Travis Kalanick, de voormalig CEO van Uber, noemt de rechtszaak van een investeerder tegen hem een ‘publieke en persoonlijke aanval’. Dat schrijft Reuters op basis van rechtbankdocumenten. Het gaat om een zaak tussen Kalanick en Uber-investeerder Benchmark Capital.
Volgens Benchmark heeft Kalanick als CEO niet in het belang van het bedrijf en zijn investeerders gehandeld, maar in eigenbelang. De rechtszaak gaat om een beslissing van juni vorig jaar. Het aantal plekken in de raad van bestuur van Uber werd toen uitgebreid van acht naar elf personen. Alleen Kalanick mocht bepalen wie op de nieuwe stoelen zouden plaatsnemen.

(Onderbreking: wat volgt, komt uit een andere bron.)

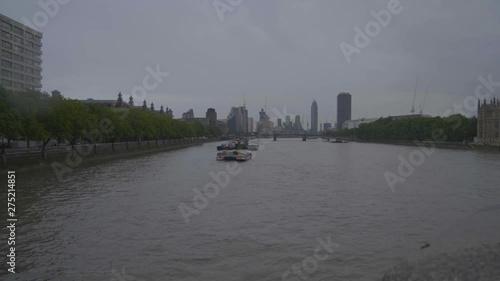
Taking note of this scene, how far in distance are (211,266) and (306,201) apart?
15.6 metres

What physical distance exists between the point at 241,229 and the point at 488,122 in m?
150

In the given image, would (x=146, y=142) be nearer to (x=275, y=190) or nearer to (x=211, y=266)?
(x=275, y=190)

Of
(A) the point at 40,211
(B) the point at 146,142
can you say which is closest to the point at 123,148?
(B) the point at 146,142

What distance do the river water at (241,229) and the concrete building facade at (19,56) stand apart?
96.4 meters

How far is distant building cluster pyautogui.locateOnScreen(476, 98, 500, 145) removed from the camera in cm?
14212

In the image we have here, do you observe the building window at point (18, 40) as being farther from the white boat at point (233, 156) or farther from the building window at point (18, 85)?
the white boat at point (233, 156)

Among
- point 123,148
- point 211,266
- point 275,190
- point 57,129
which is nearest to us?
point 211,266

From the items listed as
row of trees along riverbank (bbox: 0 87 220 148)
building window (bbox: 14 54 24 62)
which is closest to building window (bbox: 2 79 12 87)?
building window (bbox: 14 54 24 62)

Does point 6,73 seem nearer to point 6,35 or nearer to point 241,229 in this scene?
point 6,35

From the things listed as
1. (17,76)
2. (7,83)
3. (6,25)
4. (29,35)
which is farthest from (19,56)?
(7,83)

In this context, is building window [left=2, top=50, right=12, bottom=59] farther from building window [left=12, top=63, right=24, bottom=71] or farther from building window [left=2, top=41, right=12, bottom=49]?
building window [left=12, top=63, right=24, bottom=71]

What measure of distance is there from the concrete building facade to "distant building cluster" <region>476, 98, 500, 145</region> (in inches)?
5580

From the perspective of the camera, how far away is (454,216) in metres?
25.5

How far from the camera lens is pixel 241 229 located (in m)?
21.6
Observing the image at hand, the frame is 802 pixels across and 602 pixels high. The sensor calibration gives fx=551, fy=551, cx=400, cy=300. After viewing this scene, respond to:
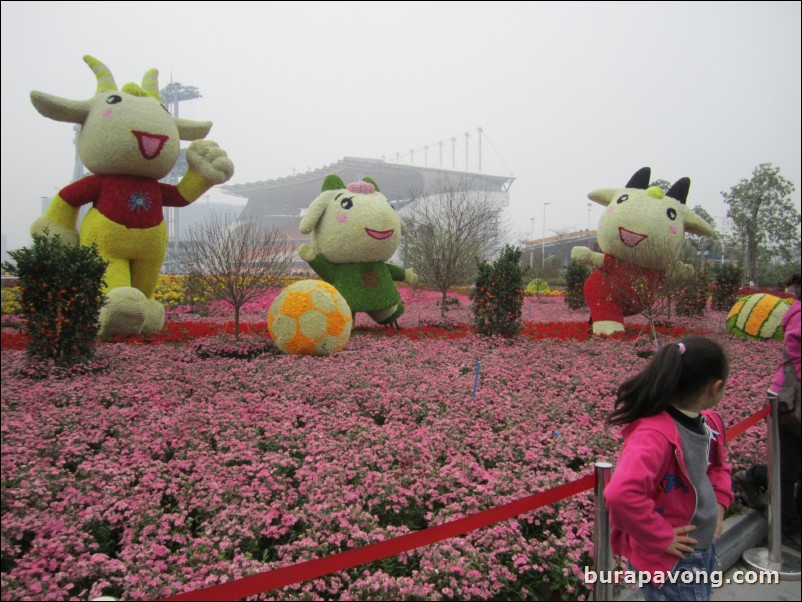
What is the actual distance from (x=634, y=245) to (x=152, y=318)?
8150 millimetres

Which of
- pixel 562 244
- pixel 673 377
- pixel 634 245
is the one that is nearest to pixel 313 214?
pixel 634 245

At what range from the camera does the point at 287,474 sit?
12.2ft

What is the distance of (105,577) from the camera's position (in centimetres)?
253

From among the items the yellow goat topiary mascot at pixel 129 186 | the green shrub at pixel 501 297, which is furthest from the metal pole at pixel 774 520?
the green shrub at pixel 501 297

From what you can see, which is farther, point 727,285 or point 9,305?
point 727,285

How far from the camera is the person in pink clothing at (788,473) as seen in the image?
3164mm

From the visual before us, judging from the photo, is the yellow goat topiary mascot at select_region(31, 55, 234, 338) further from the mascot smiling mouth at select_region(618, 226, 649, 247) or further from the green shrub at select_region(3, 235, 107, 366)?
the mascot smiling mouth at select_region(618, 226, 649, 247)

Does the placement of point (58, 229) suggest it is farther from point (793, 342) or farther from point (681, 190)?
point (681, 190)

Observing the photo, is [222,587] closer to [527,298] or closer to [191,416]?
[191,416]

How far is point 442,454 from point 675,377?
2.39 meters

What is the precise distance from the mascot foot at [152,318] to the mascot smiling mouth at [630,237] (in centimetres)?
792

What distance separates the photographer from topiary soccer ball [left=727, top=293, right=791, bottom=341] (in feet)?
33.4

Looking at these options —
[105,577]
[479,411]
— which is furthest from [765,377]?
[105,577]

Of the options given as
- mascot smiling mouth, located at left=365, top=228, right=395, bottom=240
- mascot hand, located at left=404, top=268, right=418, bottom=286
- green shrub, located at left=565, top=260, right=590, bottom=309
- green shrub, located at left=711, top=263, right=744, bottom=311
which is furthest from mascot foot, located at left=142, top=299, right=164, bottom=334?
green shrub, located at left=711, top=263, right=744, bottom=311
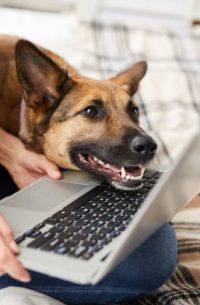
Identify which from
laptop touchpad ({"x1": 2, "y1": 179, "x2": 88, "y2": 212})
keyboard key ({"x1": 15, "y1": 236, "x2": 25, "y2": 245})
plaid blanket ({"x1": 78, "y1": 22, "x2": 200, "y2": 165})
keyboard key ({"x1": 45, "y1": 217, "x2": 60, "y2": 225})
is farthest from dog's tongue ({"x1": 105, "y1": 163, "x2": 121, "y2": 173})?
plaid blanket ({"x1": 78, "y1": 22, "x2": 200, "y2": 165})

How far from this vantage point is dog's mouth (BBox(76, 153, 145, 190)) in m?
1.19

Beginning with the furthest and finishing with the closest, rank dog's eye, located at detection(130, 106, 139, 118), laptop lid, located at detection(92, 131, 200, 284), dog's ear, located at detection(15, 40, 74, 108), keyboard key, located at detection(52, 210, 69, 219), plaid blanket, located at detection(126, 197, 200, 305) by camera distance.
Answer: dog's eye, located at detection(130, 106, 139, 118) → dog's ear, located at detection(15, 40, 74, 108) → plaid blanket, located at detection(126, 197, 200, 305) → keyboard key, located at detection(52, 210, 69, 219) → laptop lid, located at detection(92, 131, 200, 284)

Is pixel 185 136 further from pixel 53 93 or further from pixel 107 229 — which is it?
pixel 107 229

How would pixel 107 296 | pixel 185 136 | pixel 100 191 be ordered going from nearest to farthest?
pixel 107 296, pixel 100 191, pixel 185 136

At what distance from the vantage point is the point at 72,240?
0.83 m

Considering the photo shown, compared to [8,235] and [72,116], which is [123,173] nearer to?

Kalanick gaf een van de plekken in de raad aan zichzelf. De andere twee stoelen zijn nog niet ingevuld. Volgens Benchmark is de raad van bestuur alleen uitgebreid om Kalanick’s positie binnen Uber veilig te stellen. Benchmark wil dat de beslissing van juni 2016 om de raad uit te breiden, ongedaan wordt gemaakt. Als dat lukt, verliest Kalanick automatisch zijn plek in het bestuur.
Het komt niet vaak voor dat een investeringsbedrijf een topman van een van zijn eigen investeringen voor de rechter sleept. Benchmark zegt dat de stap noodzakelijk was, omdat het nooit ingestemd zou hebben met de uitbreiding van juni 2016 als het destijds had geweten van het wangedrag van Kalanick en Uber.
Voormalig CEO Kalanick verweert zich in de rechtbankdocumenten, schrijft Reuters. Benchmark zou vorig jaar wel zeker hebben geweten van de beschuldigingen tegen Kalanick.